In 1895, another armed uprising broke out, which ended with the formation of the Cuban Republic. These riots took advantage of the US government, which had its own interests. In 1898, the United States declared war on Spain and, with the help of the Cubans, in 1899 captured the island. Spain renounced ownership of Cuba, but the US did not recognize Cuba as fully independent. America achieved the opportunity to interfere in the politics of the new republic, place its naval bases on the island and receive economic privileges. Thus, in 1902, an independent Cuban Republic was proclaimed, “bound hand and foot” by treaties with the United States. From that time until the 1959 revolution, the United States and Cuba were constantly in confrontation, the local population staged strikes and protests.

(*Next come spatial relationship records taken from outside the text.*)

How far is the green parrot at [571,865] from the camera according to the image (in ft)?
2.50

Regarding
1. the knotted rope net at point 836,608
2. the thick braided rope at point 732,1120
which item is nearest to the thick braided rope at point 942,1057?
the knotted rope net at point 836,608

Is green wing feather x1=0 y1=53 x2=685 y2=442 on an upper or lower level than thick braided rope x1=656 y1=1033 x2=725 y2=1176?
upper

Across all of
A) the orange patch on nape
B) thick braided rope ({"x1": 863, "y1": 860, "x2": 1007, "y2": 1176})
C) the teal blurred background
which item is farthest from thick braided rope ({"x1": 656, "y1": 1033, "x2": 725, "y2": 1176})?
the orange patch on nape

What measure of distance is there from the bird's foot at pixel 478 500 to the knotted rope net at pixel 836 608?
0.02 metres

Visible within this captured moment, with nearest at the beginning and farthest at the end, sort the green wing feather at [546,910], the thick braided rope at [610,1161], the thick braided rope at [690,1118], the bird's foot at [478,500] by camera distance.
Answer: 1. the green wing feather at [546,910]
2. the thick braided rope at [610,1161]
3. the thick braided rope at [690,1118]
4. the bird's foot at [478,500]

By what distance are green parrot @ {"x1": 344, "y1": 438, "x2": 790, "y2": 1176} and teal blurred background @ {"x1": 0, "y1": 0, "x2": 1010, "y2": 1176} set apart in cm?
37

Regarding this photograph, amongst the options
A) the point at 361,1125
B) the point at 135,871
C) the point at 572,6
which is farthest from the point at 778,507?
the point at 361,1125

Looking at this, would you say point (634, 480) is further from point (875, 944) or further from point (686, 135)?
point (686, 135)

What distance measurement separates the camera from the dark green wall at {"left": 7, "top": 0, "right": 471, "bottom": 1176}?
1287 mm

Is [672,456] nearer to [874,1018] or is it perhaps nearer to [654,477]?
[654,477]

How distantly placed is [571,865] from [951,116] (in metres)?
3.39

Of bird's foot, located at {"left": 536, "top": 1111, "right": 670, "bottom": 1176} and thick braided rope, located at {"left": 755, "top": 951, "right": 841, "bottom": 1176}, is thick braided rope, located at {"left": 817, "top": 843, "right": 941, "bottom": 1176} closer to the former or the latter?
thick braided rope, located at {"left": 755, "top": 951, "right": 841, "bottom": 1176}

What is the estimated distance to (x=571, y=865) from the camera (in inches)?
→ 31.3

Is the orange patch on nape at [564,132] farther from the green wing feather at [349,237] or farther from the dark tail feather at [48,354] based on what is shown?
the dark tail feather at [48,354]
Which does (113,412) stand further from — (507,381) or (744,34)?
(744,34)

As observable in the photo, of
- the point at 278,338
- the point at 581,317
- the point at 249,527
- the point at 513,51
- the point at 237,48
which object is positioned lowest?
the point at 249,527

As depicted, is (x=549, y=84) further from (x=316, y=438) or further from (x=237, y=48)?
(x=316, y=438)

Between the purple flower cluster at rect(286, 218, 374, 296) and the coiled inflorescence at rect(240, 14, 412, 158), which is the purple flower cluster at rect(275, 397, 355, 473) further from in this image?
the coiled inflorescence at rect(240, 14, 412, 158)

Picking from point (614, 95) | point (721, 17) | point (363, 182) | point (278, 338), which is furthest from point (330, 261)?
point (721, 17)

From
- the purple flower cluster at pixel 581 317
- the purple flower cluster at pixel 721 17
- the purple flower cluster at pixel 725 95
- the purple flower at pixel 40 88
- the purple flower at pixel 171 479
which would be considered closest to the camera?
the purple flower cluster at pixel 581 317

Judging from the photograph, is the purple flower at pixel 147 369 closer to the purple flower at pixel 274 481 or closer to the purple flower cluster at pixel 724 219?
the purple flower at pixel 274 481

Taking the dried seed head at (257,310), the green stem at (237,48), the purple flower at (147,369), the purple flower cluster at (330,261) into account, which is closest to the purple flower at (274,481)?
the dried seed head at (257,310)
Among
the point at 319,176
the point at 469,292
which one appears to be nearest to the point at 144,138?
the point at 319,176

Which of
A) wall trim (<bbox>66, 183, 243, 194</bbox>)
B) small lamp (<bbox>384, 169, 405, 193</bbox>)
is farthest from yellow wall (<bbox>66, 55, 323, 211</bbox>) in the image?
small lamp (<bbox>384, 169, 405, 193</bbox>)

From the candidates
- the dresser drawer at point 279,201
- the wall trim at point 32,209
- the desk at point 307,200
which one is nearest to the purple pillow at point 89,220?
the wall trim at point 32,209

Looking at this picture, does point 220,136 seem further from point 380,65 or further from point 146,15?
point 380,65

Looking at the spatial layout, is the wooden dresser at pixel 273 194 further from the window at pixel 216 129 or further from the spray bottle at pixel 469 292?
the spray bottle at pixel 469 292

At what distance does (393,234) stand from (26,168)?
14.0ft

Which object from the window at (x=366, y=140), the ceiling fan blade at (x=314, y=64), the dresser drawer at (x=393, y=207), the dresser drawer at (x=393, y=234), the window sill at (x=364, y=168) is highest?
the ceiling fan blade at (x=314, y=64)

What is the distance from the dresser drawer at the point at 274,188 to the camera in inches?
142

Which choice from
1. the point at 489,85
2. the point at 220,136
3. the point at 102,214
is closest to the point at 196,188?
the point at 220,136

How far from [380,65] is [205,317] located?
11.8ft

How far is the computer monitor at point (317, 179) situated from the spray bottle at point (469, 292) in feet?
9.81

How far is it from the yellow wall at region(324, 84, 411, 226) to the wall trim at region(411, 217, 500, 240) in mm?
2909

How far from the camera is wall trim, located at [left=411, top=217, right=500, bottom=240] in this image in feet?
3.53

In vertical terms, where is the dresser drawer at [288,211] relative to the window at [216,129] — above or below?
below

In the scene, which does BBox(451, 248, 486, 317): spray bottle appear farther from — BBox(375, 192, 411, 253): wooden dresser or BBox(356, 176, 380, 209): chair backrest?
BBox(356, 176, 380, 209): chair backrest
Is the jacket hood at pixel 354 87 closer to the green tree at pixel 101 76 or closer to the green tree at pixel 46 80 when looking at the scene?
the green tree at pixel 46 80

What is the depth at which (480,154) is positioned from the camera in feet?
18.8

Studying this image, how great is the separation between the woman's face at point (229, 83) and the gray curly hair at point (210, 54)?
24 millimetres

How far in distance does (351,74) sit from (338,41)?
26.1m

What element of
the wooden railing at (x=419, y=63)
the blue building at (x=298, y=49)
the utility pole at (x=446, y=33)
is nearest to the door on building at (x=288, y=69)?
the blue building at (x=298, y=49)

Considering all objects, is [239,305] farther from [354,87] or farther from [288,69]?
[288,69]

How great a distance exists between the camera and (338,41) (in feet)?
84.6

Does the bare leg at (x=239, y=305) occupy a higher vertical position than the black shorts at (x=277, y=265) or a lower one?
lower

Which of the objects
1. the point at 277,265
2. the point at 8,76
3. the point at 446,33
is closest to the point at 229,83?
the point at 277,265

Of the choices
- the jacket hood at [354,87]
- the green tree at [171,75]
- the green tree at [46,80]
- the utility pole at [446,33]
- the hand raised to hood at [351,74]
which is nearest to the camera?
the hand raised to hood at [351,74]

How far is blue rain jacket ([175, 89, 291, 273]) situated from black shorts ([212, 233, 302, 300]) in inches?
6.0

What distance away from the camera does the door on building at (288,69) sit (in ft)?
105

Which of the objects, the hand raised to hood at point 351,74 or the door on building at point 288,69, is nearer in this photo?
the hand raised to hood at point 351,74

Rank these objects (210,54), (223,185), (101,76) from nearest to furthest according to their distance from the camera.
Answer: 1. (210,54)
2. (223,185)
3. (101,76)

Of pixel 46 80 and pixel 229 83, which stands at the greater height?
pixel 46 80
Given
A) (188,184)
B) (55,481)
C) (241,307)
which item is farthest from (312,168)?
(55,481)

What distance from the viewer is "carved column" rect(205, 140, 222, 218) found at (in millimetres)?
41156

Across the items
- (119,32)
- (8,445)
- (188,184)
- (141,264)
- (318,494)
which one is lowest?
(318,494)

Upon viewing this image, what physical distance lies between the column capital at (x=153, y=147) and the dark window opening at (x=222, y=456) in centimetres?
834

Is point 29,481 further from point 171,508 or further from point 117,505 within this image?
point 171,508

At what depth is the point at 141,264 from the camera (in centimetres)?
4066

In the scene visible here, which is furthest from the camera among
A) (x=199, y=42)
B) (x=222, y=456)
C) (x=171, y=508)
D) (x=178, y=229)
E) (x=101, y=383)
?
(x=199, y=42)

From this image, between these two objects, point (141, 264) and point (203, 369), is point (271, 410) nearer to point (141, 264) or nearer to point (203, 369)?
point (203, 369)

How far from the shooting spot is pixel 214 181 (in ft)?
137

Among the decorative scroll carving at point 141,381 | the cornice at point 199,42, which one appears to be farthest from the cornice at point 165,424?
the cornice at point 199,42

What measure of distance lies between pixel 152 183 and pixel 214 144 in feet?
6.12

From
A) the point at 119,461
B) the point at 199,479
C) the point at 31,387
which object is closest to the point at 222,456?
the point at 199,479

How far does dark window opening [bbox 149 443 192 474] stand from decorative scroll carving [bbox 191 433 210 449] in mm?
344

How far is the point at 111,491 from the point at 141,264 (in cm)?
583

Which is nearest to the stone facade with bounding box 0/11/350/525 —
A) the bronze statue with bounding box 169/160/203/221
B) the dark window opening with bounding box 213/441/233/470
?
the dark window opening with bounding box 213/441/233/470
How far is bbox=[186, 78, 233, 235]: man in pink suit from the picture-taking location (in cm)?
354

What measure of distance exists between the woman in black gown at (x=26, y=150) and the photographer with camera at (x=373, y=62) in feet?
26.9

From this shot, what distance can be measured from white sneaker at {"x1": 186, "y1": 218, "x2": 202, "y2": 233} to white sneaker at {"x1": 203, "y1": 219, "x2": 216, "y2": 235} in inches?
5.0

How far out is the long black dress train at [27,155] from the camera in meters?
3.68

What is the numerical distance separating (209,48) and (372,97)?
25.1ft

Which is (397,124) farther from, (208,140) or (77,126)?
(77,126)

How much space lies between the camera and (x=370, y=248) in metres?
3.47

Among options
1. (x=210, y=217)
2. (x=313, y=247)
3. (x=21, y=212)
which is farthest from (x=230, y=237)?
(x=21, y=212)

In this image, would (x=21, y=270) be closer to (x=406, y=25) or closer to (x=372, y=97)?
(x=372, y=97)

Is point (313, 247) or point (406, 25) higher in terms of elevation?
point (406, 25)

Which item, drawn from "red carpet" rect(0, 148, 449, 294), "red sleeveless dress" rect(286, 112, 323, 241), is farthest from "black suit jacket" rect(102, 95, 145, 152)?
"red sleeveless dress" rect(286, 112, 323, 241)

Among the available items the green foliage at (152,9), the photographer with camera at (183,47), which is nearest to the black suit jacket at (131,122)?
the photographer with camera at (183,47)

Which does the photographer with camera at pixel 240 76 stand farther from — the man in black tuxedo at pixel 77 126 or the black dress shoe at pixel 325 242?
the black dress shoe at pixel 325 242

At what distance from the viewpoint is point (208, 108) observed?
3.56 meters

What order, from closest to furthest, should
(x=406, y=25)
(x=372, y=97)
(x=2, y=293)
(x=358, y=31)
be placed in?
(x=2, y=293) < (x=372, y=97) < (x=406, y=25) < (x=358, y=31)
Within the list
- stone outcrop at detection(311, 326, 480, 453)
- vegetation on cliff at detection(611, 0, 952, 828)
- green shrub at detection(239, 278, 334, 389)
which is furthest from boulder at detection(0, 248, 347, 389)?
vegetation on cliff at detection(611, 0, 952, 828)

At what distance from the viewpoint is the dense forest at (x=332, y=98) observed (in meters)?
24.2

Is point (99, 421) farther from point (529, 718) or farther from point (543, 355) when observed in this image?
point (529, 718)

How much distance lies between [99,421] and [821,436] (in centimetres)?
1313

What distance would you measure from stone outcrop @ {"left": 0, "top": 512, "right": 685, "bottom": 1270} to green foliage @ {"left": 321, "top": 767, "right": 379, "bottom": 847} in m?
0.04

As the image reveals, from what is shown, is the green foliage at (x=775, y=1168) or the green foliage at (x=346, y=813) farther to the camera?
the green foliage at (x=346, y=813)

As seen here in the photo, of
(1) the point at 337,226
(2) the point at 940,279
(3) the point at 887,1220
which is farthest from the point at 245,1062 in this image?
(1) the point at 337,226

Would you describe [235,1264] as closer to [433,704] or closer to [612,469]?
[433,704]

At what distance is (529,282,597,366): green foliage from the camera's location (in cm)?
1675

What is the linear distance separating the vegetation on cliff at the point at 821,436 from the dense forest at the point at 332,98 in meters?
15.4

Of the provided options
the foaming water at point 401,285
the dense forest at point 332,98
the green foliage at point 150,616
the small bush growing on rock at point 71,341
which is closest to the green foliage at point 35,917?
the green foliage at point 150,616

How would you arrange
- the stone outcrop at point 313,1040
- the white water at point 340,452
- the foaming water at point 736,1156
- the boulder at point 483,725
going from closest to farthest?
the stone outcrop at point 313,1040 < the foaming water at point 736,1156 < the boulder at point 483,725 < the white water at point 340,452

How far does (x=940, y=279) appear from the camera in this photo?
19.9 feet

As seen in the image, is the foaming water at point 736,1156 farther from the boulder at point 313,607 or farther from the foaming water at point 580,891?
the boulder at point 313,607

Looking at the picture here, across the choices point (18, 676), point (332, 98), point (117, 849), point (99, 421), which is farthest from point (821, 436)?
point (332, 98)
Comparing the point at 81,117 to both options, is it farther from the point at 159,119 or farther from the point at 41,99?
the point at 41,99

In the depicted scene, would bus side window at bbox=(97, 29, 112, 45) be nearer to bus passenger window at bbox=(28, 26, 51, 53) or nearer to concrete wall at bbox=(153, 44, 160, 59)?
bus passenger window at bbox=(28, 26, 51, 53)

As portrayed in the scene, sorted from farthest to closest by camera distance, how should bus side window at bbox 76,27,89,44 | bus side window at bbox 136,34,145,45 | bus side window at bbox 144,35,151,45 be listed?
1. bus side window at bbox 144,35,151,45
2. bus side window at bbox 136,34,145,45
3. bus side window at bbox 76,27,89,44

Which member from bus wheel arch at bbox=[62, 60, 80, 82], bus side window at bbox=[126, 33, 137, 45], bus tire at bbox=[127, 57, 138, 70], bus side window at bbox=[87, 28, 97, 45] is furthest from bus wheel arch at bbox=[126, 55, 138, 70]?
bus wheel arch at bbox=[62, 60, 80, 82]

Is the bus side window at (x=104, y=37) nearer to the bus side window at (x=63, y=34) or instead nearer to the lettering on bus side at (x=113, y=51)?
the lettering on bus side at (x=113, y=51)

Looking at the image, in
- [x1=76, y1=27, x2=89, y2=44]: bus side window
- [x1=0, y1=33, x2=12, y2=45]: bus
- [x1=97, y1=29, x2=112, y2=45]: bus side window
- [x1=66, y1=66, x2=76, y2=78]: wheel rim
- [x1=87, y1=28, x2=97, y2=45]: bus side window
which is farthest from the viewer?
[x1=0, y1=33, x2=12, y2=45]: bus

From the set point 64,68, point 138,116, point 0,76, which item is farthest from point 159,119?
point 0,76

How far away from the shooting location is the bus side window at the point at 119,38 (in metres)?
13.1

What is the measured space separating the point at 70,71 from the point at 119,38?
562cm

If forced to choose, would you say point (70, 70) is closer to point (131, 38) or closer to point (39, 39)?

Since 1953, Fidel Castro entered the arena of war, who, together with Ernesto Che Guevara, led the rebel guerrilla movement. In 1959 they entered Havana. As a result of the coup, a Revolutionary government headed by Fidel Castro was created, which adhered to a tough policy, and the revolution was called “socialist”.

In 1961, the United States severed diplomatic relations with Cuba and tried to seize the island, but to no avail. The government of Fidel Castro banned the activities of opposition parties and created a single Communist Party. Acting on the example of the development of the USSR, Cuba has for a long time found in him a powerful ally. The USSR planted several missiles on the island, aimed at the main cities of the United States, which marked the beginning of the “Caribbean Crisis”. Fidel Castro wanted Cuba to acquire complete economic independence – all forces were put on the cultivation of sugar cane and the export of sugar. In 1991, the USSR collapsed, and Cuba lost its main partner. The country’s economy fell into decline, but by the end of the 20th century, the revision of the main priorities and the development of economic relations with foreign countries made it possible to improve the situation.

Until now, Cuba remains the only socialist power in the Western Hemisphere, but its revolutionary past makes other countries respect it and, to some extent, fear it.